Proof that untying is as important as tying?

Posted on Thu, 11 July 2013


I have long said that a kinbaku session should be a seamless process from the first contact until the last rope is removed and that each stage is equally important. Too many riggers see the tie as the goal and once completed the rest of the scene is relevant. This seems as illogical as going for a walk in the country to enjoy the scenery but running back on the return journey with blinkered eyes. The route home can be just as delightful and so it is with rope. Energy and connection should be maintained throughout. Turning off once the tie is done and untying casually is like withdrawing after sex, rolling over and falling fast asleep. If you have managed to get your partner where you want them literally and psychologically, why pour cold water on it (water bondage and interrogation excepted)?

An experiment was conducted recently that showed that the untying created observable changes to brain waves. Interestingly, it was also observed that what was termed 'negative spaces' also had a significant effect and both parties exhibited altered EEG patterns. Ropetastic wrote on Fetlife about Graydancer's podcast which talks about the experiment. He said:

"…Essentially a top and a bottom (in two separate but similar scenes) were measured throughout an Ichinawa session with an EEG machine. In the interview, the neuroscientist Neuromancer does a nice job pointing out that the primary peaks of arousal (awareness, really) and meditative quiet occurred during either 'negative space' in the scene (twisting a loop or rocking back) or during untying.

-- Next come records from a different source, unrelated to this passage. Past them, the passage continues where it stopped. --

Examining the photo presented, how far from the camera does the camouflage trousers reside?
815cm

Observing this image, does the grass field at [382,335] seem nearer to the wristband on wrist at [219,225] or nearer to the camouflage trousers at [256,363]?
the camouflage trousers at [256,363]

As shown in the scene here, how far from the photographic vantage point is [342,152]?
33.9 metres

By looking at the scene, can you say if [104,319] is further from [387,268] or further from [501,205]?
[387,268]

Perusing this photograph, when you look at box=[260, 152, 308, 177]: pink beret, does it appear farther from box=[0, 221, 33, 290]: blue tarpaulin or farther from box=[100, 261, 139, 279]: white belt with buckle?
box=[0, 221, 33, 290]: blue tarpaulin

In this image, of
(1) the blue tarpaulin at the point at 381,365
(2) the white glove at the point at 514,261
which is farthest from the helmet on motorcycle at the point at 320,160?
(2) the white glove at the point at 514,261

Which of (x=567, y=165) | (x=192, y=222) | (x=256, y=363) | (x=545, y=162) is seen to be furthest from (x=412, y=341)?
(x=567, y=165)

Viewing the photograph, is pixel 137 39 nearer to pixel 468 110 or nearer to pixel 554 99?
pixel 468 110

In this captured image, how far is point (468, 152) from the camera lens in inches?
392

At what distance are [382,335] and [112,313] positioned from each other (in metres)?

While nothing revolutionary occurred for ME in this interview, understanding the underlying brain activity during scenes may deepen some of what I believe I already understand about connective rope. Oh and for those wondering, the top also had similar patterns with his bottom, but could not become as meditative about it, as he was preoccupied by the act of tying (and maybe those wires?)."

You can listen to Graydancer's podcast here.

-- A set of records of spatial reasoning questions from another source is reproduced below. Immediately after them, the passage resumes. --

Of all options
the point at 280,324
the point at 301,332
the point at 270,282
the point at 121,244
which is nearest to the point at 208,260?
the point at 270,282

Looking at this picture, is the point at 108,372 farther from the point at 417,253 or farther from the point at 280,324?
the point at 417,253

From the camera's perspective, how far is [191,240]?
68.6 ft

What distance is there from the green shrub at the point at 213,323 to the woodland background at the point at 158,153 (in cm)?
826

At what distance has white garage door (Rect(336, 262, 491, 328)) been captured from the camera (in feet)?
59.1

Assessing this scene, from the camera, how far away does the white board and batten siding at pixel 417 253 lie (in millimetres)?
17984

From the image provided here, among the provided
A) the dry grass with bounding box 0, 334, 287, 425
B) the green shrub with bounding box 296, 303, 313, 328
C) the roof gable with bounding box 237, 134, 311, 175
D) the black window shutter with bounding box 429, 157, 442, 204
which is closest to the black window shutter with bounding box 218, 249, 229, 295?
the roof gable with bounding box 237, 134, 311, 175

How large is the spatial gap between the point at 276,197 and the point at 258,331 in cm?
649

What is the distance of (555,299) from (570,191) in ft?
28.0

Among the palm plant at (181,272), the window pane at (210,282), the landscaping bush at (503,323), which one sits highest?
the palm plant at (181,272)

Again, I have always maintained that movement is a vital component, whether it be simply drawing your partners body into you or away to provide access for tying or to unbalance them to create a feeling of control. I'm intrigued by the observation that pauses during 'twisting a loop' produced an effect, although I wonder if deliberately created pauses creating anticipation have a greater one. Certainly, changing the mood of your tying unpredictably is a powerful technique. The uncertainty of 'will he be nice, dominant or or just plain nasty next?' can be a powerful aphrodisiac in my experience.

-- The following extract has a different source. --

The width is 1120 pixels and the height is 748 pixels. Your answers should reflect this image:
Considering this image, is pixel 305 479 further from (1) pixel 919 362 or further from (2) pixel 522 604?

One should always take an experiment without a good size sample and controls with a pinch of salt. However, from my own experience, I suspect such results might well be reflected by wider experiments. It is something I'd love to do but lack the kit. If you know a man who might have access, do let me know. It would be interesting to see what techniques are producing the best results and how much it varies between individuals. I'd bet some are almost universally hard-wired primal responses but other are more individual and specific.